‘A intransigência é desumana e imoral’.
Figura do catolicismo francês, o jesuíta e filósofo Paul Valadier (foto) acaba de publicar um livro precioso "La part des choses, intransigeance et compromis" (Lethielleux DDB), onde ele descreve uma plataforma para um compromisso, precisamente no campo moral e religioso.
Em entrevista concedida a Claire Legros e publicada pela página eletrônica da revista La Vie, 23-11-2010, o filósofo analisa a mudança do discurso do papa sobre o preservativo.
A tradução é da IHU On-Line.
Eis a entrevista.
Como o senhor reage ao discurso de Bento XVI?
Em primeiro lugar, estou surpreso pelo tumulto midiático que uma pequena frase propiciou. Esta reação mostra como as nossas sociedades necessitam de uma espécie de magistério moral. Atacamos o papa e, ao mesmo tempo, sua palavra é muito escutada. Enquanto que na tradição da Igreja, é a consciência de cada um que deve analisar as circunstâncias. Uma vez dito isto, a opinião pública de Bento XVI marca uma inflexão.

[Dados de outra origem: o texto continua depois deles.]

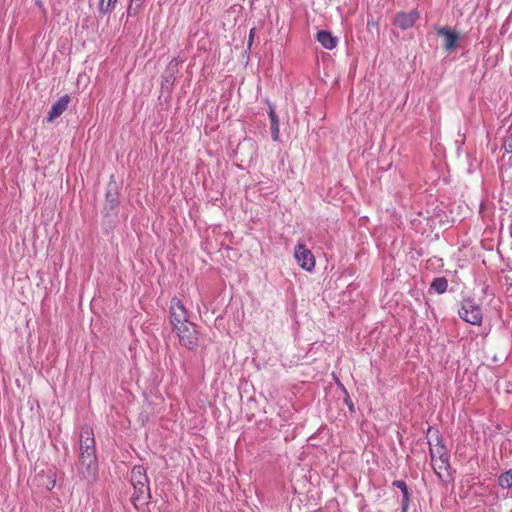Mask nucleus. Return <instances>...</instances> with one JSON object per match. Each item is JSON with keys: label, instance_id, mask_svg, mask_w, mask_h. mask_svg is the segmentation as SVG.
I'll return each instance as SVG.
<instances>
[{"label": "nucleus", "instance_id": "obj_1", "mask_svg": "<svg viewBox=\"0 0 512 512\" xmlns=\"http://www.w3.org/2000/svg\"><path fill=\"white\" fill-rule=\"evenodd\" d=\"M131 484L134 488L132 501L135 507L147 503L150 498V487L146 470L143 466H134L131 471Z\"/></svg>", "mask_w": 512, "mask_h": 512}, {"label": "nucleus", "instance_id": "obj_2", "mask_svg": "<svg viewBox=\"0 0 512 512\" xmlns=\"http://www.w3.org/2000/svg\"><path fill=\"white\" fill-rule=\"evenodd\" d=\"M172 330L176 333L180 344L187 349L194 350L199 345V331L195 323L188 321Z\"/></svg>", "mask_w": 512, "mask_h": 512}, {"label": "nucleus", "instance_id": "obj_3", "mask_svg": "<svg viewBox=\"0 0 512 512\" xmlns=\"http://www.w3.org/2000/svg\"><path fill=\"white\" fill-rule=\"evenodd\" d=\"M460 318L472 325H481L483 313L480 305L474 299H464L458 312Z\"/></svg>", "mask_w": 512, "mask_h": 512}, {"label": "nucleus", "instance_id": "obj_4", "mask_svg": "<svg viewBox=\"0 0 512 512\" xmlns=\"http://www.w3.org/2000/svg\"><path fill=\"white\" fill-rule=\"evenodd\" d=\"M79 474L88 482H94L98 476V460L96 454L80 455Z\"/></svg>", "mask_w": 512, "mask_h": 512}, {"label": "nucleus", "instance_id": "obj_5", "mask_svg": "<svg viewBox=\"0 0 512 512\" xmlns=\"http://www.w3.org/2000/svg\"><path fill=\"white\" fill-rule=\"evenodd\" d=\"M427 439L431 460L449 456V452L444 446L440 433L437 429L429 427L427 430Z\"/></svg>", "mask_w": 512, "mask_h": 512}, {"label": "nucleus", "instance_id": "obj_6", "mask_svg": "<svg viewBox=\"0 0 512 512\" xmlns=\"http://www.w3.org/2000/svg\"><path fill=\"white\" fill-rule=\"evenodd\" d=\"M170 323L172 326V329L177 327L178 325H181L183 323H186L189 321L188 319V310L182 303V301L177 298L173 297L170 301Z\"/></svg>", "mask_w": 512, "mask_h": 512}, {"label": "nucleus", "instance_id": "obj_7", "mask_svg": "<svg viewBox=\"0 0 512 512\" xmlns=\"http://www.w3.org/2000/svg\"><path fill=\"white\" fill-rule=\"evenodd\" d=\"M295 259L298 265L306 270L312 271L315 267V258L312 252L305 247L303 244H298L295 248L294 253Z\"/></svg>", "mask_w": 512, "mask_h": 512}, {"label": "nucleus", "instance_id": "obj_8", "mask_svg": "<svg viewBox=\"0 0 512 512\" xmlns=\"http://www.w3.org/2000/svg\"><path fill=\"white\" fill-rule=\"evenodd\" d=\"M431 466L440 480H442L443 482H447L450 480V455L431 460Z\"/></svg>", "mask_w": 512, "mask_h": 512}, {"label": "nucleus", "instance_id": "obj_9", "mask_svg": "<svg viewBox=\"0 0 512 512\" xmlns=\"http://www.w3.org/2000/svg\"><path fill=\"white\" fill-rule=\"evenodd\" d=\"M96 454L94 433L91 428H84L80 433V455Z\"/></svg>", "mask_w": 512, "mask_h": 512}, {"label": "nucleus", "instance_id": "obj_10", "mask_svg": "<svg viewBox=\"0 0 512 512\" xmlns=\"http://www.w3.org/2000/svg\"><path fill=\"white\" fill-rule=\"evenodd\" d=\"M418 19L419 13L417 11L399 12L396 14L393 24L402 30H407L411 28Z\"/></svg>", "mask_w": 512, "mask_h": 512}, {"label": "nucleus", "instance_id": "obj_11", "mask_svg": "<svg viewBox=\"0 0 512 512\" xmlns=\"http://www.w3.org/2000/svg\"><path fill=\"white\" fill-rule=\"evenodd\" d=\"M69 102L70 97L69 95L65 94L55 104H53L50 111L48 112V122H53L56 118L60 117L64 111L67 110Z\"/></svg>", "mask_w": 512, "mask_h": 512}, {"label": "nucleus", "instance_id": "obj_12", "mask_svg": "<svg viewBox=\"0 0 512 512\" xmlns=\"http://www.w3.org/2000/svg\"><path fill=\"white\" fill-rule=\"evenodd\" d=\"M436 33L439 36L444 37V49L447 51H451L455 49L457 42L459 40V36L456 32L450 30L447 27L437 28Z\"/></svg>", "mask_w": 512, "mask_h": 512}, {"label": "nucleus", "instance_id": "obj_13", "mask_svg": "<svg viewBox=\"0 0 512 512\" xmlns=\"http://www.w3.org/2000/svg\"><path fill=\"white\" fill-rule=\"evenodd\" d=\"M318 42L326 49L332 50L337 46L338 40L330 32L321 30L317 33Z\"/></svg>", "mask_w": 512, "mask_h": 512}, {"label": "nucleus", "instance_id": "obj_14", "mask_svg": "<svg viewBox=\"0 0 512 512\" xmlns=\"http://www.w3.org/2000/svg\"><path fill=\"white\" fill-rule=\"evenodd\" d=\"M447 287H448V281L445 277L435 278L430 285V288L439 294L446 292Z\"/></svg>", "mask_w": 512, "mask_h": 512}, {"label": "nucleus", "instance_id": "obj_15", "mask_svg": "<svg viewBox=\"0 0 512 512\" xmlns=\"http://www.w3.org/2000/svg\"><path fill=\"white\" fill-rule=\"evenodd\" d=\"M117 1L118 0H99L98 10L100 14H110L114 10Z\"/></svg>", "mask_w": 512, "mask_h": 512}, {"label": "nucleus", "instance_id": "obj_16", "mask_svg": "<svg viewBox=\"0 0 512 512\" xmlns=\"http://www.w3.org/2000/svg\"><path fill=\"white\" fill-rule=\"evenodd\" d=\"M498 483L503 489L512 487V468L499 476Z\"/></svg>", "mask_w": 512, "mask_h": 512}, {"label": "nucleus", "instance_id": "obj_17", "mask_svg": "<svg viewBox=\"0 0 512 512\" xmlns=\"http://www.w3.org/2000/svg\"><path fill=\"white\" fill-rule=\"evenodd\" d=\"M393 485L402 491L403 496H406V494H409L408 487L404 481H402V480L394 481Z\"/></svg>", "mask_w": 512, "mask_h": 512}, {"label": "nucleus", "instance_id": "obj_18", "mask_svg": "<svg viewBox=\"0 0 512 512\" xmlns=\"http://www.w3.org/2000/svg\"><path fill=\"white\" fill-rule=\"evenodd\" d=\"M178 68V61L176 59H173L170 61L167 67V72L171 71V76L177 71Z\"/></svg>", "mask_w": 512, "mask_h": 512}, {"label": "nucleus", "instance_id": "obj_19", "mask_svg": "<svg viewBox=\"0 0 512 512\" xmlns=\"http://www.w3.org/2000/svg\"><path fill=\"white\" fill-rule=\"evenodd\" d=\"M409 502H410V494H406V496H403V498H402V512H407Z\"/></svg>", "mask_w": 512, "mask_h": 512}, {"label": "nucleus", "instance_id": "obj_20", "mask_svg": "<svg viewBox=\"0 0 512 512\" xmlns=\"http://www.w3.org/2000/svg\"><path fill=\"white\" fill-rule=\"evenodd\" d=\"M269 117H270V120L272 122V125L277 128V126H278V119H277V116H276V114H275V112H274V110L272 108H270Z\"/></svg>", "mask_w": 512, "mask_h": 512}, {"label": "nucleus", "instance_id": "obj_21", "mask_svg": "<svg viewBox=\"0 0 512 512\" xmlns=\"http://www.w3.org/2000/svg\"><path fill=\"white\" fill-rule=\"evenodd\" d=\"M256 34V28H251L249 31L248 47L250 48Z\"/></svg>", "mask_w": 512, "mask_h": 512}, {"label": "nucleus", "instance_id": "obj_22", "mask_svg": "<svg viewBox=\"0 0 512 512\" xmlns=\"http://www.w3.org/2000/svg\"><path fill=\"white\" fill-rule=\"evenodd\" d=\"M503 147L507 152H512V140H506Z\"/></svg>", "mask_w": 512, "mask_h": 512}, {"label": "nucleus", "instance_id": "obj_23", "mask_svg": "<svg viewBox=\"0 0 512 512\" xmlns=\"http://www.w3.org/2000/svg\"><path fill=\"white\" fill-rule=\"evenodd\" d=\"M376 23L374 21V19H369L368 22H367V26L370 27V26H374Z\"/></svg>", "mask_w": 512, "mask_h": 512}, {"label": "nucleus", "instance_id": "obj_24", "mask_svg": "<svg viewBox=\"0 0 512 512\" xmlns=\"http://www.w3.org/2000/svg\"><path fill=\"white\" fill-rule=\"evenodd\" d=\"M145 0H131V2H136L138 3L139 5H142L144 3Z\"/></svg>", "mask_w": 512, "mask_h": 512}, {"label": "nucleus", "instance_id": "obj_25", "mask_svg": "<svg viewBox=\"0 0 512 512\" xmlns=\"http://www.w3.org/2000/svg\"><path fill=\"white\" fill-rule=\"evenodd\" d=\"M348 406H350V409H353V405L351 403H348Z\"/></svg>", "mask_w": 512, "mask_h": 512}, {"label": "nucleus", "instance_id": "obj_26", "mask_svg": "<svg viewBox=\"0 0 512 512\" xmlns=\"http://www.w3.org/2000/svg\"><path fill=\"white\" fill-rule=\"evenodd\" d=\"M348 406H350V409H353V405L351 403H348Z\"/></svg>", "mask_w": 512, "mask_h": 512}]
</instances>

Por que ela é tão importante?
A posição de abertura de Bento XVI permite entender melhor o outro discurso da Igreja que ela afirma que a sexualidade é um ato importante na relação entre um homem e uma mulher, e que é preciso evitar a sua banalização. Isto será mais audível se não nos perdermos em questões secundárias.
"A intransigência é desumana e imoral,
ela desencoraja e produz naufrágios morais,
espirituais e religiosos."
Alguns falam de uma teologia do “mal menor”. Qual é a sua opinião?
Eu entendo o que eles querem dizer mas eu não aprecio esta noção que dá uma idéia negativa da moral. O preservativo pode ser um mal menor? Eu não acredito. Quando um casal utiliza o preservativo ou a pílula, o faz para viver uma sexualidade plena, para o bem do casal e da família. Eu não vejo que isso é um mal menor.
Bento XVI está para dar as costas para uma certa intransigência e adotar uma cultura do compromisso?
Sim, eu acredito que o Papa, confrontado com a realidade trágica da AIDS, optou pelo compromisso. A epidemia existe e é preciso fazer as contas com ela. A intransigência é desumana e imoral, ela desencoraja e produz naufrágios morais, espirituais e religiosos.
Dito isto, o compromisso deve sempre ser fonte de questionamento e de crítica. O preservativo não é um bem em si mesmo. Ele precisa do discernimento. A consciência moral implica um trabalho incessante sobre si mesma, suas motivações. Trata-se de um estado permanente de vigilância de si. A intransigência acredita ter feito isto quando ela prescreve as normas e requer a fidelidade aos princípios.
Para alguns, a Igreja deveria, pelo contrário, reafirmar um ideal moral. O que senhor pensa?
Constata-se que há uma corrente que exclui todo e qualquer compromisso e promove uma defesa de valores não negociáveis. Espanta-me que esta intransigência acontece sempre no campo das questões de sexualidade. Não vejo a mesma atitude radical nos outros campos. Por exemplo, a Igreja católica condena os males do capitalismo mas o tom não é o mesmo. Excomunga-se um médico brasileiro que pratica um aborto mas não se tem a mesma atitude com os fraudadores. Por que uma tal sede de absoluto num caso e não no outro? Os textos conciliares convocam a Igreja para uma atitude de diálogo e de conversação com a sociedade, abandonando a resistência ou a oposição à cultura contemporânea.